Dinheiro rápido é o objetivo dela. Não é para esbanjar sem pensar no que vem depois. É para guardar, para comprar casa, carro e tudo o mais o que for preciso. Poucas, mas mesmo muito poucas têm esse feitio. A esmagadora maioria estoura dois ordenados mínimos em menos de nada
Por mais que o tribunal decida o contrário, a casa é dela. Nem que volte a comprá-la. Só não pode ser aos bocadinhos. Não merece ter de comprar cada tijolo ou cada mosaico, que já pagou com o salário “mixuruca” que ganhava como caixa no Carrefour. Tem de ser de uma assentada. Deixou os filhos com a mãe, fez as malas, aterrou em Portugal e foi à procura daquele dinheiro que se ganha com “suor e trabalho”, mas que não demora uma eternidade a chegar. Disse a toda a gente que ia ter com os quatro irmãos que já estavam em Lisboa há uns bons anos. E depois logo se via. A irmã mais velha é a única que sabe, desde o início, que ela não iria deixar as coisas correrem ao acaso. Clarisse contou-lhe os planos e arrependeu-se. De cada vez que saía de casa, a irmã chorava como uma Madalena. Tem medo e tem vergonha mas, com o tempo, passou a chorar menos, muito menos. A choradeira não mudou nada, a irmã acabou por perceber.
Clarisse chegou a Portugal no princípio de 2010 e começou a trabalhar num bar de alterne, na região da Grande Lisboa. Nada de sexo. Pôr os clientes a beber foi tudo o que lhe pediram. Ela aguentou noites inteiras a Seven Up, ouvindo homens de todos os feitios a beber e a falar das mulheres deles, dos filhos, das chatices do trabalho, de tudo e de nada. Durante 11 meses trabalhou de noite, dormiu de dia, juntou um pé-de-meia, mas dinheiro a sério não acontece da noite para o dia. Pelo menos sem sexo, a acreditar pelo que lhe disse uma das “meninas” a trabalhar num apartamento: “Se queres ganhar muito e depressa, esse é o caminho mais rápido.”
Foi então à procura desse caminho e encontrou-o nos apartamentos de Lisboa que agora paga ao dia. Às vezes é no centro da cidade e outras vezes na periferia. Onde for mais conveniente para ela e para quem procura os seus serviços. Trabalha sozinha, não presta contas, nem divide os lucros com ninguém. “O dinheiro é bom, o sexo também, os dois ao mesmo tempo é ótimo”, diz ela, repetidamente, como se tivesse achado o lema de vida que melhor lhe assenta.

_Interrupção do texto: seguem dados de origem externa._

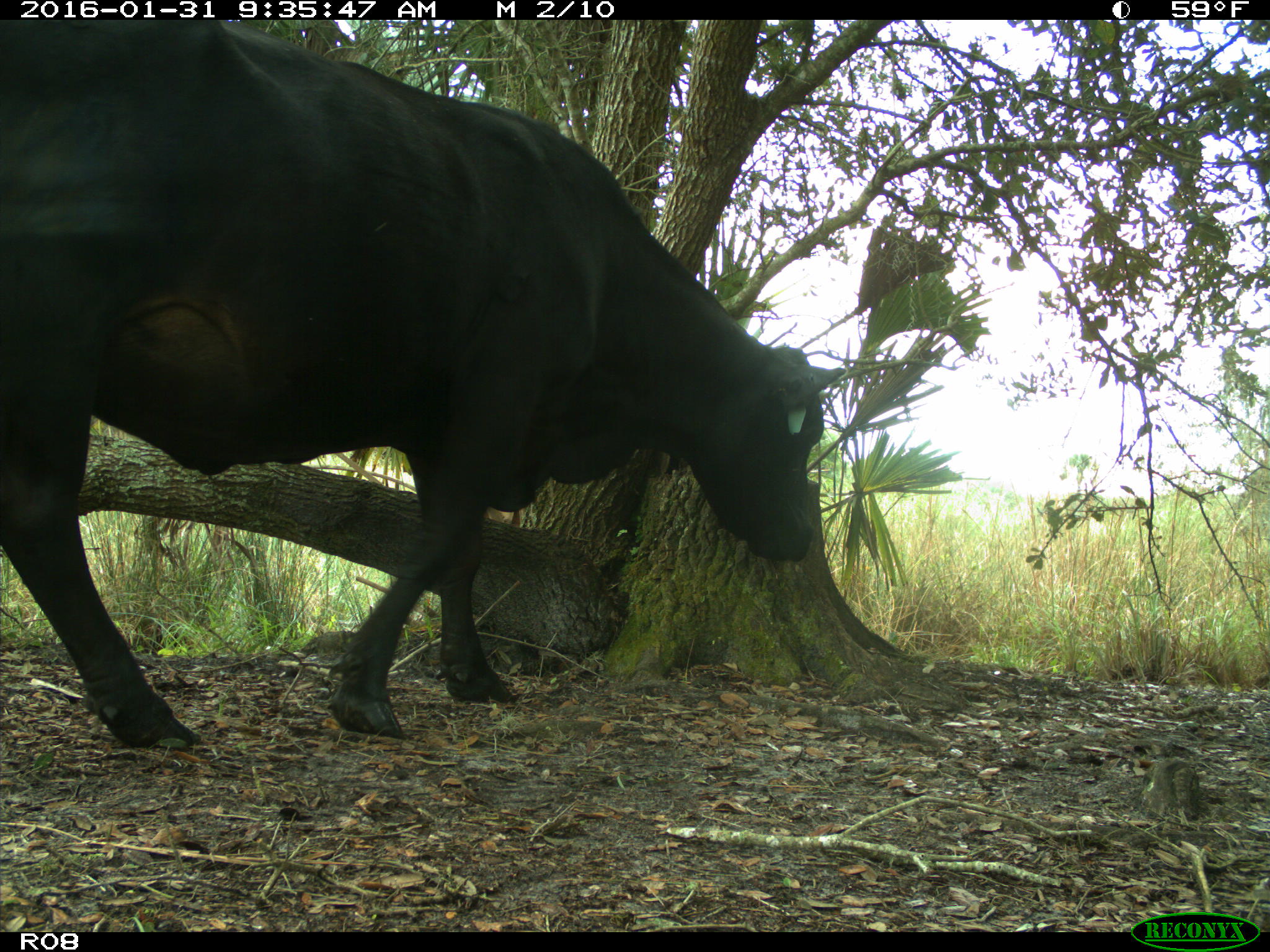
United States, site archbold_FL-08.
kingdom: Animalia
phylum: Chordata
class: Mammalia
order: Artiodactyla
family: Bovidae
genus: Bos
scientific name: Bos taurus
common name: domestic cow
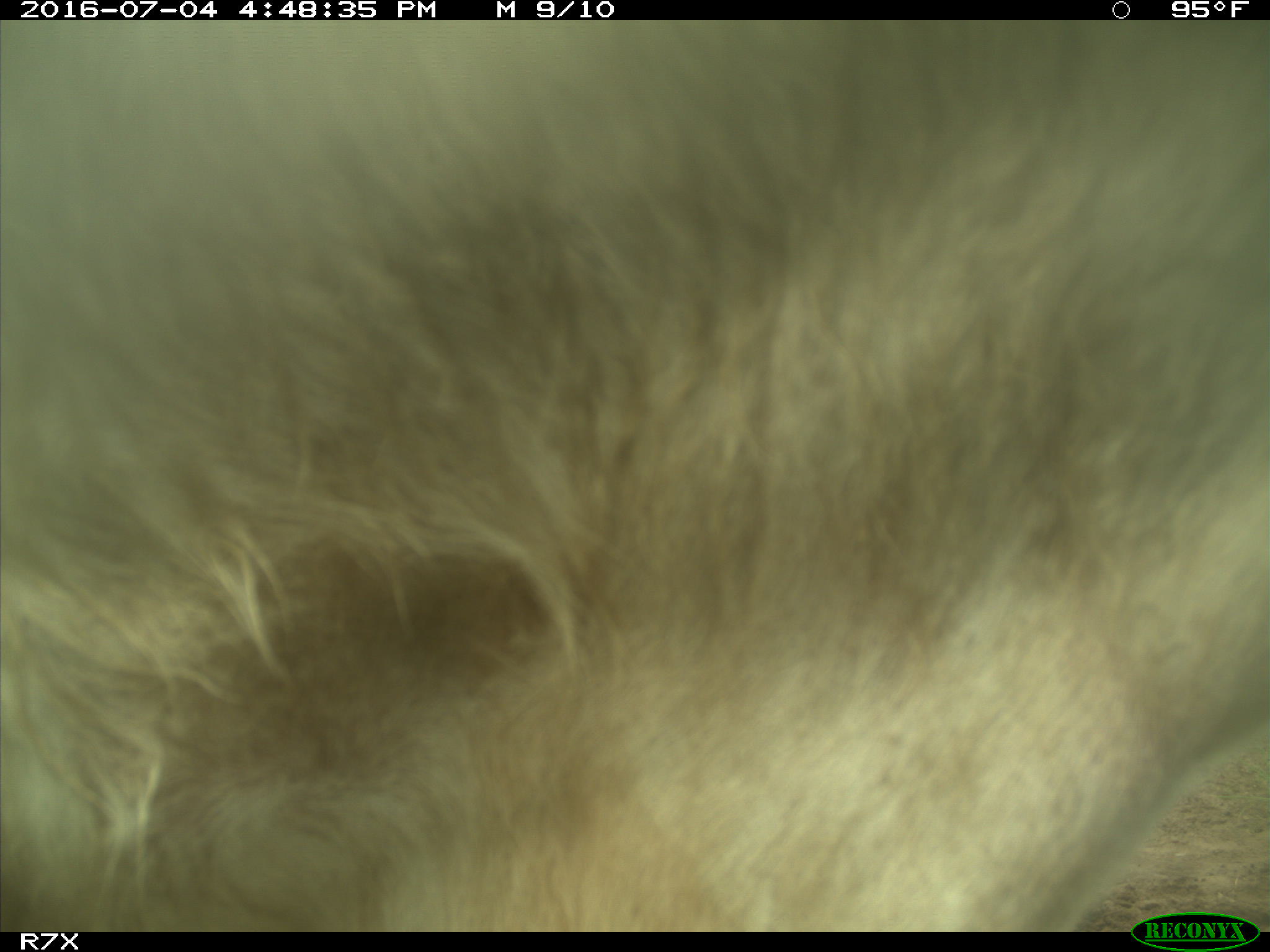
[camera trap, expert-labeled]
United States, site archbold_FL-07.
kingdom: Animalia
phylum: Chordata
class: Mammalia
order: Artiodactyla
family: Bovidae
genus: Bos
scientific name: Bos taurus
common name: domestic cow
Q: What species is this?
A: Bos taurus (domestic cow).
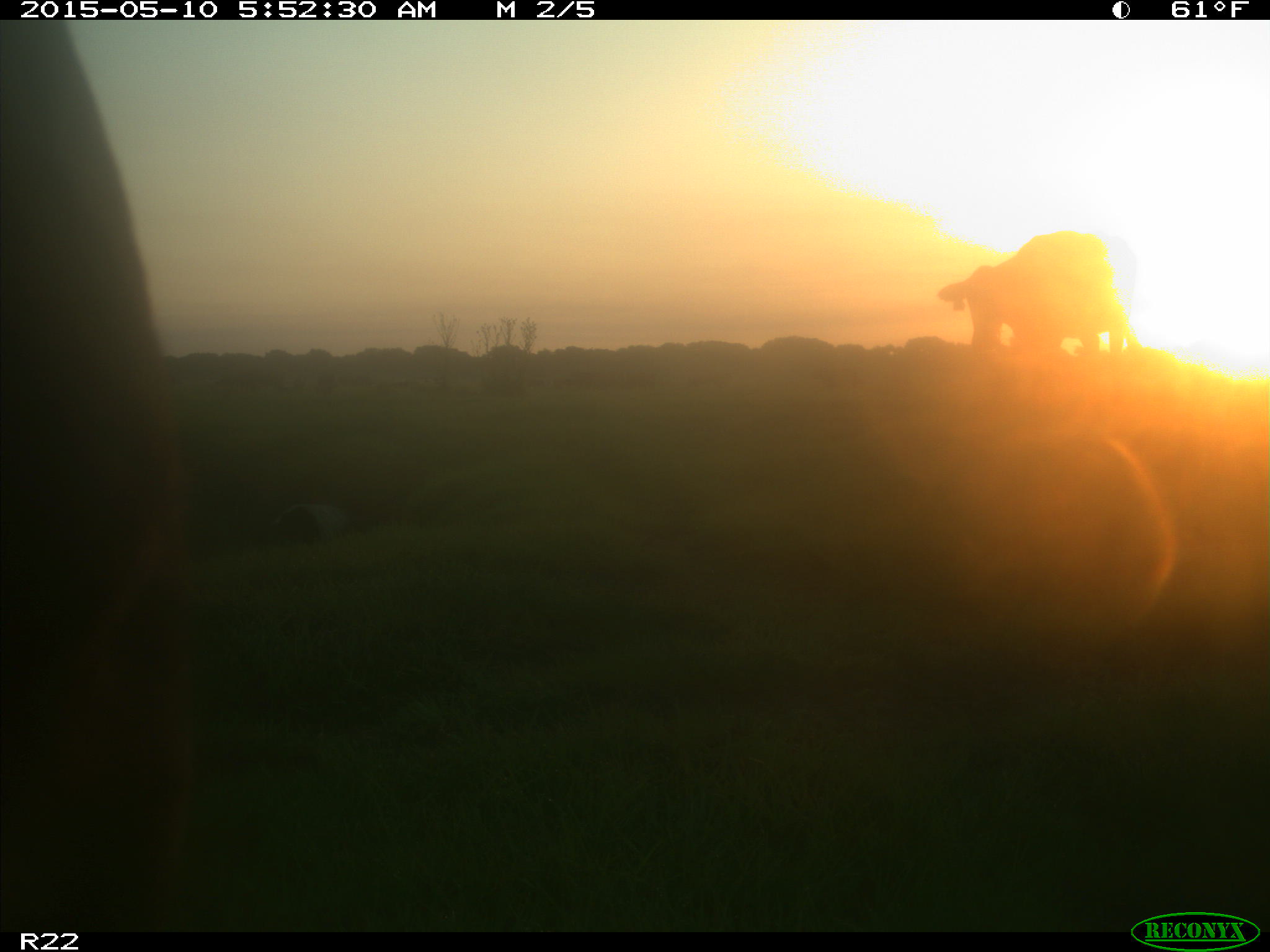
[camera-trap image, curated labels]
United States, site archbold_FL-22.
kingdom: Animalia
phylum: Chordata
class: Mammalia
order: Artiodactyla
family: Bovidae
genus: Bos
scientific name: Bos taurus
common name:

Outras mulheres, se calhar, não são capazes de dizer isso à descarada. Mas ela não tem qualquer problema. Dinheiro rápido é o objetivo dela. Não é para esbanjar sem pensar no que vem depois. É para guardar, para comprar casa, carro e tudo o mais o que for preciso. Poucas, mas mesmo muito poucas têm esse feitio. A esmagadora maioria estoura dois ordenados mínimos em menos de nada. Em cada cinco mil mulheres, quatro ou cinco serão poupadas e atinadas como ela, é o que diz. Talvez porque entrou já tarde nesta vida. Tinha 30 anos, quase a fazer 31, com idade para ter juízo, portanto.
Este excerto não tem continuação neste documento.